[Opening EXTRACTED DATA section]

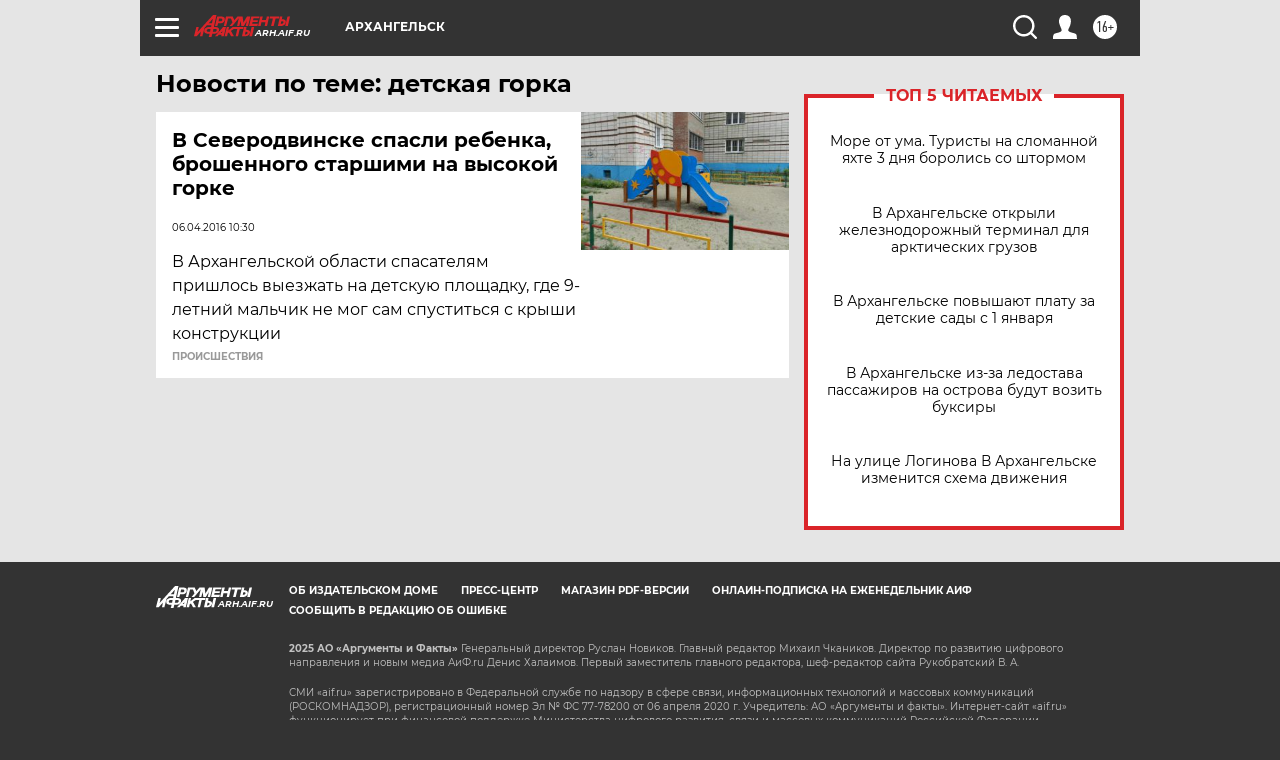

--- FILE ---
content_type: text/html
request_url: https://tns-counter.ru/nc01a**R%3Eundefined*aif_ru/ru/UTF-8/tmsec=aif_ru/45552425***
body_size: -72
content:
3BA37831691E481BX1763592219:3BA37831691E481BX1763592219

[Closing EXTRACTED DATA section]

| DIRECTIONS FOR THIS TASK |
The records above need to be copied exactly, though not their pictures.

| SOLUTION FOR THIS PROBLEM |
--- FILE ---
content_type: text/html
request_url: https://tns-counter.ru/nc01a**R%3Eundefined*aif_ru/ru/UTF-8/tmsec=aif_ru/45552425***
body_size: -72
content:
3BA37831691E481BX1763592219:3BA37831691E481BX1763592219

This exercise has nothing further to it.